It seems everyone just thinks, “Elle’s too busy with school” without actually asking me if that’s the case. It’s frustrating. And while, yes, there have been quite a few times that I’ve said no to invitations, I don’t think it justifies writing me off forever. It’s frustrating, and frankly, hurts a little bit; especially when I consider how much support I’ve provided to individuals I suddenly find have abandoned me. I mean, really, how hard is it to send the occasional “How are you?” email or text?!
On the other hand, I truly don’t have a lot of free time. And while I feel badly about that, I also feel as though I’ve tried to prepare people’s expectations, and I’d hope that truly supportive friends and family members would understand that I’m never too busy for a quick chat here or there or a few emails or texts back and forth. I’m thankful for the few who do understand that.
I guess, despite my best attempts at explanations, a lot of people don’t understand just how much work it is to be an adult student who works full time and has a family of her own. I never thought it would be such a lonely and isolating experience. I am, fortunately, now involved with a group of people who do understand and can relate: My cohort—errrrm—learning community.
I don’t think I’ve mentioned it before, but the social work program I’m in is setup as a cohort model, which means we progress through the program together as a group. Unlike community college, where I had a new set of classmates for each class, I’ll be with the same group the whole way through social work school. I’ve only been in a school for a few weeks now, but I can already tell that the learning community concept can be both good and bad. I think it will be mostly good though.
I can definitely see the potential for lifelong friendships to form based on the fact that we’re all in the trenches together. Who better to provide support and lend an ear than those who are actually in the same position as you are? And, of course, it’s advantageous for a social worker to remain connected to other social workers for educational and networking purposes, and we all have that network built for us already. It’s just up to us to maintain it beyond school.

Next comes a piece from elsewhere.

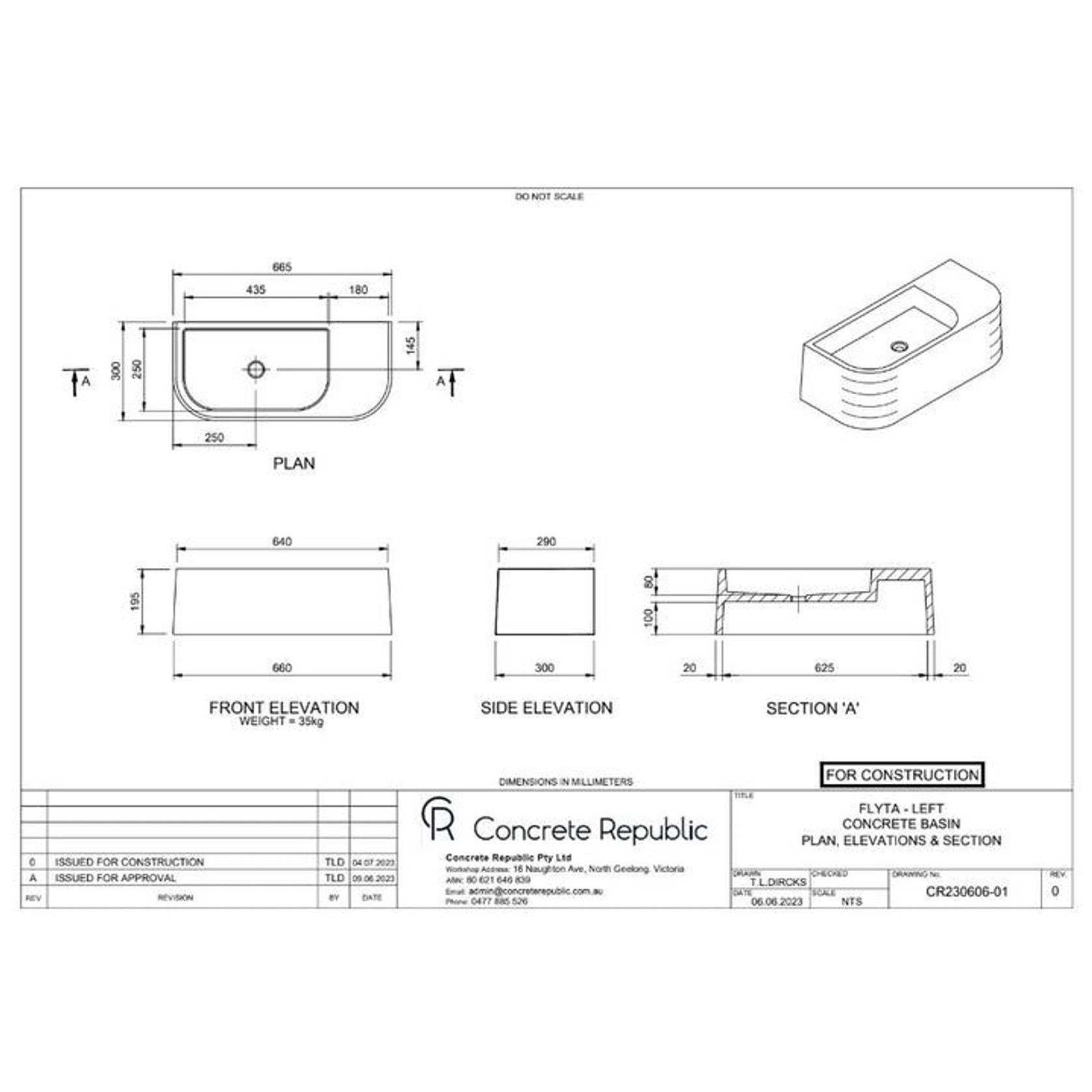 Concrete Republic Flyta Wall Hung Basin gallery detail image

We’ve really lucked out, because there are three men in our learning community, which means both the female and male perspectives are represented. This is unusual, since it seems men don’t often choose social work as a profession. Our program coordinator told us it’s been a while since they’ve had a cohort, or learning community, that has included even one man. So, it’s pretty great that we get that male perspective. I, for one, am grateful for it.

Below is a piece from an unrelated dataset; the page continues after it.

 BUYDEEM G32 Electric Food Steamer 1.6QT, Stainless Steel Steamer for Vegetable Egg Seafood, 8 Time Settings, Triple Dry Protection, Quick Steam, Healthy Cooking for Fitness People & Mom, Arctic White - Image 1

So far I find my learning community, which is comprised of about sixteen students, to be a fascinating mix of individuals. Introductions have been interesting, and I’ve already learned a lot from, and shared a lot with, my classmates. We bring varied life experiences, ideals, and goals to the table, which provides for lively and interesting conversation and is a great opportunity to hear thoughts and perspectives different from my own. I already feel a sense of camaraderie with the group—there’s a good vibe—and I only hope that continues to grow.

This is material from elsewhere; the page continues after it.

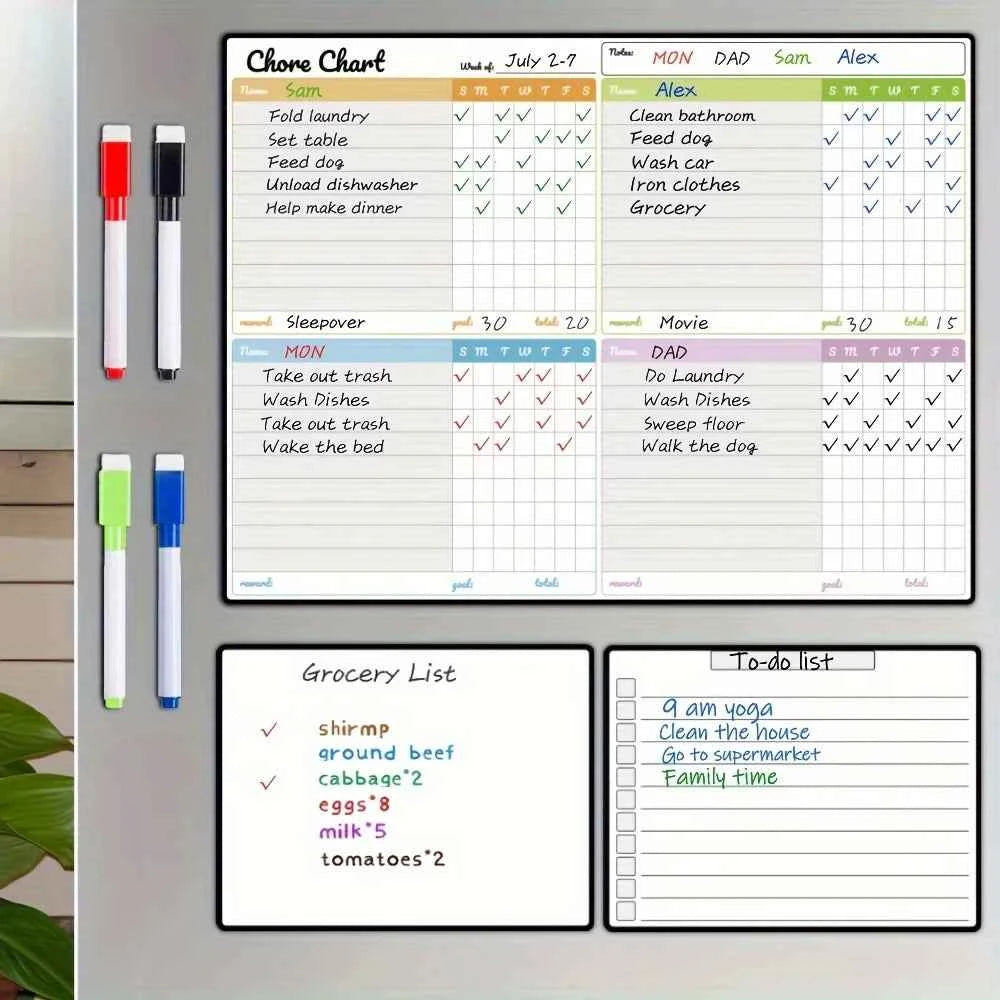 Magnetic Dry-Erase Chore Chart Set Families, Suitable Teens And Adults - Includes 1 Chore Chart And 2 Dry-Erase Boards/Shopping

Of course, the learning community model is not without its problems. You know how we all have those types we just don’t mesh with? (Be honest, lovely reader…if there’s anything I’ve learned from blogging and life in general it’s that none of us exists in a vacuum. Meaning, even when I think no one gets it or I’m the only one who feels something, I’m usually not.) Well, there’s a classmate or two I don’t see myself ever really meshing well with. That doesn’t mean there’s anything particularly wrong with these individuals, of course. It just means that, for one reason or another, they rub me the wrong way.
Now, combine the minor annoyance caused by those individuals you don’t really see eye to eye with, the fact that you’ve had a looooooooooong (and maybe wee bit stressful) day at work and want nothing more than to go home and curl up on the couch with a fun book or mindless movie, and you’re tired but facing four hours of class, and you’ve kinda got a recipe for disaster. Well, maybe not disaster per se. That might be a little dramatic. But, definitely, a bit of unpleasantness. But this is life. You take the bad with the good.
Right now, I’m choosing to see this one downfall as an opportunity to learn how to work with those people who just aren’t on the same page, or even in the same book, as me. I have to deal with it a little bit already in the working world, so it's really no different I suppose. Yay for
Give me your thoughts, lovely reader. How do you deal with those you don't exactly see eye to eye with or whose personalities perhaps just rub you the wrong way?